Build the image locally:
# docker compose build
Start the container in the background:
# docker compose up -d
Your container is now running. You can enter the container, verify it is working and add a remote pSConfig file that will be persisted in the ./compose/psconfig directory:
# docker compose exec -it testpoint bash
[docker-desktop /]# systemctl status
[docker-desktop /]# pscheduler troubleshoot
[docker-desktop /]# psconfig remote add URL # replace URL with your pSConfig JSON file URL
[docker-desktop /]# exit
You can stop your container at any time with the following:
# docker compose down
If you bring the container back-up you should be able to see your pSConfig changes still:
# docker compose up -d
# docker compose exec testpoint psconfig remote list
Troubleshooting¶
The easiest way to troubleshoot issues with the Docker image are to connect to it while running. Find the container ID of the running container:
# docker ps
CONTAINER ID IMAGE COMMAND CREATED STATUS PORTS NAMES
0f98315235ac perfsonar/testpoint:systemd "/lib/systemd/systemd" 2 minutes ago Up 2 minutes perfsonar-testpoint
Connect to the container:
# docker exec -it <container ID from above> bash
And then do troubleshooting as you would anywhere else in perfSONAR. You can look at various log files, run commands in debug mode, etc.
Managing Upgrades¶
To upgrade your Docker container, from the parent do the following:
# docker pull perfsonar/testpoint
If it reports a message about “Image is up to date” then you are already running the latest version.

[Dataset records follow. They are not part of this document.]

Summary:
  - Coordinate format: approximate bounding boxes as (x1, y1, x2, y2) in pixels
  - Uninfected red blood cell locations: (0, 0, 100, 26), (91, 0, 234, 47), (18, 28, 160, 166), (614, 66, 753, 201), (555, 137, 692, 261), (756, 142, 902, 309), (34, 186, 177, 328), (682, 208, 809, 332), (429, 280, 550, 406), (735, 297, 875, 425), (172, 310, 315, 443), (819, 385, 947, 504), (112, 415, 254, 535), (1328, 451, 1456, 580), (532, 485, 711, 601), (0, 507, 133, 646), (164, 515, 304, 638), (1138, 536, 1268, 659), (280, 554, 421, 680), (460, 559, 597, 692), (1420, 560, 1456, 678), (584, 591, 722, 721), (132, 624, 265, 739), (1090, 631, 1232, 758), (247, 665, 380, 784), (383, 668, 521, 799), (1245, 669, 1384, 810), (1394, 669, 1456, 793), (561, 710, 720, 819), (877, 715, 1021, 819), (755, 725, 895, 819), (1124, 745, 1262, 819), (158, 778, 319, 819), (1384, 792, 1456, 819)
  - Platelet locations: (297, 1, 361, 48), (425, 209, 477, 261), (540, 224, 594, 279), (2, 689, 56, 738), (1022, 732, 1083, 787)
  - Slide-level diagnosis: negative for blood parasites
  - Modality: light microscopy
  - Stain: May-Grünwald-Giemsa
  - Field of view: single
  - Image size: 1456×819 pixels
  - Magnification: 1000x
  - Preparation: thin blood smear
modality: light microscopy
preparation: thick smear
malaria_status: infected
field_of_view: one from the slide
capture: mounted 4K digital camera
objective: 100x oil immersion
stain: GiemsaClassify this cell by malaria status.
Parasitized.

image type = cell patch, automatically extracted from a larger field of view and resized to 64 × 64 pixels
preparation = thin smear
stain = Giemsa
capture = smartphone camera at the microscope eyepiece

You will need to stop the currently running container and start the new version. First figure out the container id of the currently running one:
# docker ps -a
CONTAINER ID IMAGE COMMAND CREATED STATUS PORTS NAMES
0f98315235ac perfsonar/testpoint:systemd "/lib/systemd/systemd" 2 minutes ago Up 2 minutes perfsonar-testpoint
Once the container ID is known, have docker shut it down:
# docker stop <container ID from above>
# docker rm <container ID from above>
Warning
Shutting down the container will cause it to lose all state. All scheduled tests will be forgotten and any configuration made that hasn’t been committed back to the Docker image will be lost.
And now start up the new one. This process is the same as the first time it was started, but now with the newer image it will start up the new version:
# docker run -d --net=host perfsonar/testpoint
Your Docker instance of perfsonar-testpoint has now been upgraded to the latest perfSONAR code.
Advanced: Managing the Firewall¶
By default, the docker container does not touch the host firewall. The firewall (iptables) is managed by the Linux kernel and thus the container has to share the firewall with the host system. Additionally, the container does not have permission to run or manage iptables. Therefore, if you intend to configure the firewall, you should ensure to install the perfsonar-toolkit-security package on the host system (i.e. outside the container).